(Entries on spatial positioning)
::::::

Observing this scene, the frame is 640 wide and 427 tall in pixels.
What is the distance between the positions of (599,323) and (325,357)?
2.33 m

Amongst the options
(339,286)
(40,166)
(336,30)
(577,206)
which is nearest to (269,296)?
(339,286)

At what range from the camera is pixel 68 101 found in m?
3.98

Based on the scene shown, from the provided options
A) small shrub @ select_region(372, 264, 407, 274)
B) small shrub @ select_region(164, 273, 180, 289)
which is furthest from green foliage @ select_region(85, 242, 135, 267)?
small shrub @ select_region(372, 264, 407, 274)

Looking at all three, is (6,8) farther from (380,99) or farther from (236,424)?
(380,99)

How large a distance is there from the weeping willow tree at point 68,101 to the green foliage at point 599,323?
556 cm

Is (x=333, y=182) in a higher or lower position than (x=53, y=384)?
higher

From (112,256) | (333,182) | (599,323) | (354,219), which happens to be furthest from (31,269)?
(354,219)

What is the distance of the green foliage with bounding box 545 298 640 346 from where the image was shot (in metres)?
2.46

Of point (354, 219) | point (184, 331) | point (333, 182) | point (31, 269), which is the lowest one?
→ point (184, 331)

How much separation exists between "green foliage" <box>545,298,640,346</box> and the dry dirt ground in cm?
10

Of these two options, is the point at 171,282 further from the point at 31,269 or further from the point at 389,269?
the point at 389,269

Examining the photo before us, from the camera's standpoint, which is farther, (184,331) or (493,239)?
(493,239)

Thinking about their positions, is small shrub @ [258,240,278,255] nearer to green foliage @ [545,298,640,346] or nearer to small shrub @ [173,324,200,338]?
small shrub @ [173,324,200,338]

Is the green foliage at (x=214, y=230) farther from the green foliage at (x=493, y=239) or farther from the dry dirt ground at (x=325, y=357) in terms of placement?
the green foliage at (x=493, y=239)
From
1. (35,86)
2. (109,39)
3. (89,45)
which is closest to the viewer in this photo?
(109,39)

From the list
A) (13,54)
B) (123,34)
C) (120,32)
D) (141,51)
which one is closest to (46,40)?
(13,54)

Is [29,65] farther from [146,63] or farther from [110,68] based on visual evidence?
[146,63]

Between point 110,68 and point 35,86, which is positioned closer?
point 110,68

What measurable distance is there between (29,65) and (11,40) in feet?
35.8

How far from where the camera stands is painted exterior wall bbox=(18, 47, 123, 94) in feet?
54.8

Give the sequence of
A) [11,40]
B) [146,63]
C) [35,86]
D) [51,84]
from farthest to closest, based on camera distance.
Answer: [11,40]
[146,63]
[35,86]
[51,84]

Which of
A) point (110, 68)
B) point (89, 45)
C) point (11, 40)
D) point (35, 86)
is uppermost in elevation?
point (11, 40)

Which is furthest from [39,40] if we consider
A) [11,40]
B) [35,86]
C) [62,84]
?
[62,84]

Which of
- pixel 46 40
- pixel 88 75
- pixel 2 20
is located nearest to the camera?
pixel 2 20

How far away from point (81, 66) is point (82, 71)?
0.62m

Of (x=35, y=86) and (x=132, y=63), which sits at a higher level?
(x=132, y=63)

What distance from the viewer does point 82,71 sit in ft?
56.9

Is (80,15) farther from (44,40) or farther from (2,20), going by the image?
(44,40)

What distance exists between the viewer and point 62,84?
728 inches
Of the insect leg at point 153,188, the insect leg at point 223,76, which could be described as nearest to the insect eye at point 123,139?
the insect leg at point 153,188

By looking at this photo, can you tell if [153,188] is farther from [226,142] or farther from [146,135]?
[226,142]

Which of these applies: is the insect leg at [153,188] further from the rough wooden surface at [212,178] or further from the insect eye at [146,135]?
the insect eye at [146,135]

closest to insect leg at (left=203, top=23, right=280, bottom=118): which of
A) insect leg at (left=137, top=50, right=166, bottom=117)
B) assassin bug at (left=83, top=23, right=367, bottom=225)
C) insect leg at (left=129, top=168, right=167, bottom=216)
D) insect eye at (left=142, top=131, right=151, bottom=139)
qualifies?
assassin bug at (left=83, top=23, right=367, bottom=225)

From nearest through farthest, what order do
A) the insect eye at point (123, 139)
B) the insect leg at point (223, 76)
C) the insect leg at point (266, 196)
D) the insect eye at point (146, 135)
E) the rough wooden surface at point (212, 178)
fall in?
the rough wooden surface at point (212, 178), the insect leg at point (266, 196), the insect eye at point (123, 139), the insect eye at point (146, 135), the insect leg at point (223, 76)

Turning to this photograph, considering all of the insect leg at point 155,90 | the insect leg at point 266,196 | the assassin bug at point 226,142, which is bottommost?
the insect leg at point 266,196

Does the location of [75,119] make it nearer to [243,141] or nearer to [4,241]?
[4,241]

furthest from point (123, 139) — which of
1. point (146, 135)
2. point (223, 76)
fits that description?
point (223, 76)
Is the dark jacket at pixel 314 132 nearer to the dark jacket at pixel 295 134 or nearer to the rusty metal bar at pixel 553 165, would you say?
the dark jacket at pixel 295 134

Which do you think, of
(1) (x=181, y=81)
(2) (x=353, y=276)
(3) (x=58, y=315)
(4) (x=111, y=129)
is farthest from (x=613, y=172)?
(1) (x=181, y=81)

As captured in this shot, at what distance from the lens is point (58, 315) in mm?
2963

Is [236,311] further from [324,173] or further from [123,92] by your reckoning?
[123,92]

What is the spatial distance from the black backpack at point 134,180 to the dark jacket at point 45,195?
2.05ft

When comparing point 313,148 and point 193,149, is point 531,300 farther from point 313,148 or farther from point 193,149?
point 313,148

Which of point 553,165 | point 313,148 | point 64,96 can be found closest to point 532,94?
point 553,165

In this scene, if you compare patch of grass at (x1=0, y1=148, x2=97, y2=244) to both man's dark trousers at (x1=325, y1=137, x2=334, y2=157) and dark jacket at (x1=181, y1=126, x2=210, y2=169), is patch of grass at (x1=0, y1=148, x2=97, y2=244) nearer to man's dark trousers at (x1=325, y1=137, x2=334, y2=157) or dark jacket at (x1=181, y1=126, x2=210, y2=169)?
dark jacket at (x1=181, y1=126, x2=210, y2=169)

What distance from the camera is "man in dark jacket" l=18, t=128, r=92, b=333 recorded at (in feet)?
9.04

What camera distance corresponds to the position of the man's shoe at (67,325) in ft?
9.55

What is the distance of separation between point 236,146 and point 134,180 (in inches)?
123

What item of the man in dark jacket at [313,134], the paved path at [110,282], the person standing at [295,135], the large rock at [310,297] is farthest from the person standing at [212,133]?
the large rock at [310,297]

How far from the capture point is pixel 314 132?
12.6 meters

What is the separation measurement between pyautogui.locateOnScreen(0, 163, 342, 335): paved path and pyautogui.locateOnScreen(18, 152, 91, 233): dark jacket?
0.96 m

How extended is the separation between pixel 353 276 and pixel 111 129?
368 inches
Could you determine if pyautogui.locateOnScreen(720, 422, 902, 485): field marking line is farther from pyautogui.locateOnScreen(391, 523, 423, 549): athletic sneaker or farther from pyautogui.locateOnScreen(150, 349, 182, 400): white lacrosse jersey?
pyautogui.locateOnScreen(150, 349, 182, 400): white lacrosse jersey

::::::

• [GOAL] The full set of records should be duplicated exactly.

• [COMPLETED EXERCISE]
Observing this scene, the frame is 640 wide and 427 tall in pixels.
What is the distance between the positions of (599,323) and (325,357)?
2.33 m

Amongst the options
(339,286)
(40,166)
(336,30)
(577,206)
which is nearest to (269,296)?
(339,286)

At what range from the camera is pixel 68 101 found in m?
3.98

Based on the scene shown, from the provided options
A) small shrub @ select_region(372, 264, 407, 274)
B) small shrub @ select_region(164, 273, 180, 289)
which is furthest from green foliage @ select_region(85, 242, 135, 267)?
small shrub @ select_region(372, 264, 407, 274)

Looking at all three, is (6,8) farther from (380,99) or farther from (236,424)?
(380,99)

How large a distance is there from the weeping willow tree at point 68,101 to the green foliage at point 599,323?
556 cm

Is (x=333, y=182) in a higher or lower position than (x=53, y=384)?
higher

From (112,256) | (333,182) | (599,323) | (354,219), which happens to be furthest from (31,269)?
(354,219)

What is the distance of the green foliage with bounding box 545 298 640 346 from where the image was shot (in metres)?
2.46

Of point (354, 219) | point (184, 331) | point (333, 182) | point (31, 269), which is the lowest one?
→ point (184, 331)

How much separation exists between "green foliage" <box>545,298,640,346</box> and the dry dirt ground in cm?
10

Of these two options, is the point at 171,282 further from the point at 31,269 or further from the point at 389,269?
the point at 389,269

Examining the photo before us, from the camera's standpoint, which is farther, (184,331) or (493,239)?
(493,239)

Thinking about their positions, is small shrub @ [258,240,278,255] nearer to green foliage @ [545,298,640,346] or nearer to small shrub @ [173,324,200,338]?
small shrub @ [173,324,200,338]

Is the green foliage at (x=214, y=230) farther from the green foliage at (x=493, y=239) or farther from the dry dirt ground at (x=325, y=357) in terms of placement?
the green foliage at (x=493, y=239)
From
1. (35,86)
2. (109,39)
3. (89,45)
which is closest to the viewer in this photo?
(109,39)

From the list
A) (13,54)
B) (123,34)
C) (120,32)
D) (141,51)
which one is closest to (46,40)?
(13,54)

Is [29,65] farther from [146,63] or farther from [110,68] based on visual evidence?
[146,63]

Between point 110,68 and point 35,86, which is positioned closer?
point 110,68

What measurable distance is there between (29,65) and (11,40) in feet?
35.8

How far from where the camera stands is painted exterior wall bbox=(18, 47, 123, 94) in feet?
54.8

Give the sequence of
A) [11,40]
B) [146,63]
C) [35,86]
D) [51,84]
from farthest to closest, based on camera distance.
Answer: [11,40]
[146,63]
[35,86]
[51,84]

Which of
A) point (110, 68)
B) point (89, 45)
C) point (11, 40)
D) point (35, 86)
is uppermost in elevation?
point (11, 40)

Which is furthest from [39,40] if we consider
A) [11,40]
B) [35,86]
C) [62,84]
?
[62,84]

Which of
- pixel 46 40
- pixel 88 75
- pixel 2 20
is located nearest to the camera?
pixel 2 20

How far away from point (81, 66) is point (82, 71)?
0.62m

Of (x=35, y=86) and (x=132, y=63), which sits at a higher level?
(x=132, y=63)

What distance from the viewer does point 82,71 sit in ft?
56.9

Is (80,15) farther from (44,40) or farther from (2,20), going by the image?
(44,40)

What distance exists between the viewer and point 62,84?
728 inches
Of the insect leg at point 153,188, the insect leg at point 223,76, which could be described as nearest to the insect eye at point 123,139?
the insect leg at point 153,188

By looking at this photo, can you tell if [153,188] is farther from [226,142] or farther from [146,135]?
[226,142]

Which of these applies: is the insect leg at [153,188] further from the rough wooden surface at [212,178] or further from the insect eye at [146,135]?
the insect eye at [146,135]

closest to insect leg at (left=203, top=23, right=280, bottom=118): which of
A) insect leg at (left=137, top=50, right=166, bottom=117)
B) assassin bug at (left=83, top=23, right=367, bottom=225)
C) insect leg at (left=129, top=168, right=167, bottom=216)
D) insect eye at (left=142, top=131, right=151, bottom=139)
qualifies?
assassin bug at (left=83, top=23, right=367, bottom=225)

From nearest through farthest, what order do
A) the insect eye at point (123, 139)
B) the insect leg at point (223, 76)
C) the insect leg at point (266, 196)
D) the insect eye at point (146, 135)
E) the rough wooden surface at point (212, 178)
fall in?
the rough wooden surface at point (212, 178), the insect leg at point (266, 196), the insect eye at point (123, 139), the insect eye at point (146, 135), the insect leg at point (223, 76)

Turning to this photograph, considering all of the insect leg at point 155,90 | the insect leg at point 266,196 | the assassin bug at point 226,142, which is bottommost?
the insect leg at point 266,196

Does the location of [75,119] make it nearer to [243,141] or nearer to [4,241]?
[4,241]

furthest from point (123, 139) — which of
1. point (146, 135)
2. point (223, 76)
fits that description?
point (223, 76)
Is the dark jacket at pixel 314 132 nearer to the dark jacket at pixel 295 134 or nearer to the rusty metal bar at pixel 553 165, would you say?
the dark jacket at pixel 295 134

Which do you think, of
(1) (x=181, y=81)
(2) (x=353, y=276)
(3) (x=58, y=315)
(4) (x=111, y=129)
is farthest from (x=613, y=172)?
(1) (x=181, y=81)

As captured in this shot, at what distance from the lens is point (58, 315) in mm?
2963

Is [236,311] further from [324,173] or further from [123,92] by your reckoning?
[123,92]

What is the spatial distance from the black backpack at point 134,180 to the dark jacket at point 45,195?
2.05ft

When comparing point 313,148 and point 193,149, is point 531,300 farther from point 313,148 or farther from point 193,149?
point 313,148

Which of point 553,165 | point 313,148 | point 64,96 can be found closest to point 532,94?
point 553,165

In this scene, if you compare patch of grass at (x1=0, y1=148, x2=97, y2=244) to both man's dark trousers at (x1=325, y1=137, x2=334, y2=157) and dark jacket at (x1=181, y1=126, x2=210, y2=169), is patch of grass at (x1=0, y1=148, x2=97, y2=244) nearer to man's dark trousers at (x1=325, y1=137, x2=334, y2=157) or dark jacket at (x1=181, y1=126, x2=210, y2=169)?
dark jacket at (x1=181, y1=126, x2=210, y2=169)

What distance from the camera is "man in dark jacket" l=18, t=128, r=92, b=333 recorded at (in feet)?
9.04

What camera distance corresponds to the position of the man's shoe at (67,325) in ft?
9.55

What is the distance of separation between point 236,146 and point 134,180 (in inches)?
123

What item of the man in dark jacket at [313,134], the paved path at [110,282], the person standing at [295,135], the large rock at [310,297] is farthest from the person standing at [212,133]?
the large rock at [310,297]

How far from the capture point is pixel 314 132?
12.6 meters

What is the separation measurement between pyautogui.locateOnScreen(0, 163, 342, 335): paved path and pyautogui.locateOnScreen(18, 152, 91, 233): dark jacket?
0.96 m

How extended is the separation between pixel 353 276 and pixel 111 129?
368 inches
Could you determine if pyautogui.locateOnScreen(720, 422, 902, 485): field marking line is farther from pyautogui.locateOnScreen(391, 523, 423, 549): athletic sneaker or farther from pyautogui.locateOnScreen(150, 349, 182, 400): white lacrosse jersey?
pyautogui.locateOnScreen(150, 349, 182, 400): white lacrosse jersey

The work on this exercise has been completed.